Exercise aim
What you return must match the records exactly.

Entries provided
+++

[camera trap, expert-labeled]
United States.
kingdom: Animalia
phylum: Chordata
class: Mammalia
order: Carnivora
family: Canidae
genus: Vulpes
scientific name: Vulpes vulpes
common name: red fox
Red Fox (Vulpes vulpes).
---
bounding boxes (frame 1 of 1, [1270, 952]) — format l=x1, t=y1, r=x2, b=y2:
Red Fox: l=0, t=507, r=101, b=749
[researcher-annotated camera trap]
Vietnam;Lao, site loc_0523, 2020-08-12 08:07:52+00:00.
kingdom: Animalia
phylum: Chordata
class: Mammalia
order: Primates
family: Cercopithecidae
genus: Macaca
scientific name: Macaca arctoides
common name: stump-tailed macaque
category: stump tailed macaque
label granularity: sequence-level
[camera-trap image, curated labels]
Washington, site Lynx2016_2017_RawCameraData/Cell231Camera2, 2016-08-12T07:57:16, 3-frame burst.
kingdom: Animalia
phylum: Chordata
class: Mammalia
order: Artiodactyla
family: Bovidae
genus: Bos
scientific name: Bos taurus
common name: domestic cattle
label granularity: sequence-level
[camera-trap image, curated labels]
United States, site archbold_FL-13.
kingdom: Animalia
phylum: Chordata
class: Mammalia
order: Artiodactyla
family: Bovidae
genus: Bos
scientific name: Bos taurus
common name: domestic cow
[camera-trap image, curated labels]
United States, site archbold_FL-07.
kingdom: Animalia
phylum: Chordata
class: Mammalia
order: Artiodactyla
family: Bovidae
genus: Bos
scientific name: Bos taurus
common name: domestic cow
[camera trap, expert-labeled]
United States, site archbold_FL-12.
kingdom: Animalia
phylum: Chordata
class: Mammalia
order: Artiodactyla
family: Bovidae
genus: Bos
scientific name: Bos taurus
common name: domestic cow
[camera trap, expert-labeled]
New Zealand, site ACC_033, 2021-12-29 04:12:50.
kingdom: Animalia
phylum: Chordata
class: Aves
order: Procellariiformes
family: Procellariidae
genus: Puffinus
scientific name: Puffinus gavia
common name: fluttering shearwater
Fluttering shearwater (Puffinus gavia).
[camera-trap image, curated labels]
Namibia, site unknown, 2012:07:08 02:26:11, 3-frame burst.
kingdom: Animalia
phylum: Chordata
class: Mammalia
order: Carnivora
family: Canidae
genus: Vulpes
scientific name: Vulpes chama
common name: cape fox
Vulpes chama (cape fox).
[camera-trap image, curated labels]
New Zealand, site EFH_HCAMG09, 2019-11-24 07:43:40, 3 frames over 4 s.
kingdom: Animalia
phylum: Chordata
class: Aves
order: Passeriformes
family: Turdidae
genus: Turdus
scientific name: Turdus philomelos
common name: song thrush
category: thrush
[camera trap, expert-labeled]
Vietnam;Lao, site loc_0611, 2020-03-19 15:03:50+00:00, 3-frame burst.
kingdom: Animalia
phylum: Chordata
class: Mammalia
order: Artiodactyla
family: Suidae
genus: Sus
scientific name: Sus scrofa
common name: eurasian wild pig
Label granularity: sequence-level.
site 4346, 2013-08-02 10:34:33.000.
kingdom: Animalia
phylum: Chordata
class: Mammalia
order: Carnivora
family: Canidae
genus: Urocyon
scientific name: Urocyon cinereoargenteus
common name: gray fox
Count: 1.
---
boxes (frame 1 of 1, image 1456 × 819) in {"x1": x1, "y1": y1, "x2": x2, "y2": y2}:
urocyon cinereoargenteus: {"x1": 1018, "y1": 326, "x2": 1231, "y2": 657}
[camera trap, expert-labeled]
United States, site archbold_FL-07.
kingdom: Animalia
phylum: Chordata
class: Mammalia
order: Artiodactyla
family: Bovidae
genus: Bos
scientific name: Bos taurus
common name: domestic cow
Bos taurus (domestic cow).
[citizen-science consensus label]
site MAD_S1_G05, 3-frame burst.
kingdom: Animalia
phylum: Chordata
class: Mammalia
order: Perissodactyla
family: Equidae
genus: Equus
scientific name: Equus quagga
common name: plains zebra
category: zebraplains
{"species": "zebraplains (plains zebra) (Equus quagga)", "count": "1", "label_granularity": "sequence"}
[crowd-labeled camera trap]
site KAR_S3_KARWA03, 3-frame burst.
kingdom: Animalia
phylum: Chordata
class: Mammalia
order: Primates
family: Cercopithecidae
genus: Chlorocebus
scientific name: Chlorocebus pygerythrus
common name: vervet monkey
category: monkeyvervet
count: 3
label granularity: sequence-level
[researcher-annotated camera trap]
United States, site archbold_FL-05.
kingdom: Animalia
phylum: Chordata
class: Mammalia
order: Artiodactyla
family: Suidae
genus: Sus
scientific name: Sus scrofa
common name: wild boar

+++

Exercise solution
[camera trap, expert-labeled]
United States.
kingdom: Animalia
phylum: Chordata
class: Mammalia
order: Carnivora
family: Canidae
genus: Vulpes
scientific name: Vulpes vulpes
common name: red fox
Red Fox (Vulpes vulpes).
---
bounding boxes (frame 1 of 1, [1270, 952]) — format l=x1, t=y1, r=x2, b=y2:
Red Fox: l=0, t=507, r=101, b=749
[researcher-annotated camera trap]
Vietnam;Lao, site loc_0523, 2020-08-12 08:07:52+00:00.
kingdom: Animalia
phylum: Chordata
class: Mammalia
order: Primates
family: Cercopithecidae
genus: Macaca
scientific name: Macaca arctoides
common name: stump-tailed macaque
category: stump tailed macaque
label granularity: sequence-level
[camera-trap image, curated labels]
Washington, site Lynx2016_2017_RawCameraData/Cell231Camera2, 2016-08-12T07:57:16, 3-frame burst.
kingdom: Animalia
phylum: Chordata
class: Mammalia
order: Artiodactyla
family: Bovidae
genus: Bos
scientific name: Bos taurus
common name: domestic cattle
label granularity: sequence-level
[camera-trap image, curated labels]
United States, site archbold_FL-13.
kingdom: Animalia
phylum: Chordata
class: Mammalia
order: Artiodactyla
family: Bovidae
genus: Bos
scientific name: Bos taurus
common name: domestic cow
[camera-trap image, curated labels]
United States, site archbold_FL-07.
kingdom: Animalia
phylum: Chordata
class: Mammalia
order: Artiodactyla
family: Bovidae
genus: Bos
scientific name: Bos taurus
common name: domestic cow
[camera trap, expert-labeled]
United States, site archbold_FL-12.
kingdom: Animalia
phylum: Chordata
class: Mammalia
order: Artiodactyla
family: Bovidae
genus: Bos
scientific name: Bos taurus
common name: domestic cow
[camera trap, expert-labeled]
New Zealand, site ACC_033, 2021-12-29 04:12:50.
kingdom: Animalia
phylum: Chordata
class: Aves
order: Procellariiformes
family: Procellariidae
genus: Puffinus
scientific name: Puffinus gavia
common name: fluttering shearwater
Fluttering shearwater (Puffinus gavia).
[camera-trap image, curated labels]
Namibia, site unknown, 2012:07:08 02:26:11, 3-frame burst.
kingdom: Animalia
phylum: Chordata
class: Mammalia
order: Carnivora
family: Canidae
genus: Vulpes
scientific name: Vulpes chama
common name: cape fox
Vulpes chama (cape fox).
[camera-trap image, curated labels]
New Zealand, site EFH_HCAMG09, 2019-11-24 07:43:40, 3 frames over 4 s.
kingdom: Animalia
phylum: Chordata
class: Aves
order: Passeriformes
family: Turdidae
genus: Turdus
scientific name: Turdus philomelos
common name: song thrush
category: thrush
[camera trap, expert-labeled]
Vietnam;Lao, site loc_0611, 2020-03-19 15:03:50+00:00, 3-frame burst.
kingdom: Animalia
phylum: Chordata
class: Mammalia
order: Artiodactyla
family: Suidae
genus: Sus
scientific name: Sus scrofa
common name: eurasian wild pig
Label granularity: sequence-level.
site 4346, 2013-08-02 10:34:33.000.
kingdom: Animalia
phylum: Chordata
class: Mammalia
order: Carnivora
family: Canidae
genus: Urocyon
scientific name: Urocyon cinereoargenteus
common name: gray fox
Count: 1.
---
boxes (frame 1 of 1, image 1456 × 819) in {"x1": x1, "y1": y1, "x2": x2, "y2": y2}:
urocyon cinereoargenteus: {"x1": 1018, "y1": 326, "x2": 1231, "y2": 657}
[camera trap, expert-labeled]
United States, site archbold_FL-07.
kingdom: Animalia
phylum: Chordata
class: Mammalia
order: Artiodactyla
family: Bovidae
genus: Bos
scientific name: Bos taurus
common name: domestic cow
Bos taurus (domestic cow).
[citizen-science consensus label]
site MAD_S1_G05, 3-frame burst.
kingdom: Animalia
phylum: Chordata
class: Mammalia
order: Perissodactyla
family: Equidae
genus: Equus
scientific name: Equus quagga
common name: plains zebra
category: zebraplains
{"species": "zebraplains (plains zebra) (Equus quagga)", "count": "1", "label_granularity": "sequence"}
[crowd-labeled camera trap]
site KAR_S3_KARWA03, 3-frame burst.
kingdom: Animalia
phylum: Chordata
class: Mammalia
order: Primates
family: Cercopithecidae
genus: Chlorocebus
scientific name: Chlorocebus pygerythrus
common name: vervet monkey
category: monkeyvervet
count: 3
label granularity: sequence-level
[researcher-annotated camera trap]
United States, site archbold_FL-05.
kingdom: Animalia
phylum: Chordata
class: Mammalia
order: Artiodactyla
family: Suidae
genus: Sus
scientific name: Sus scrofa
common name: wild boar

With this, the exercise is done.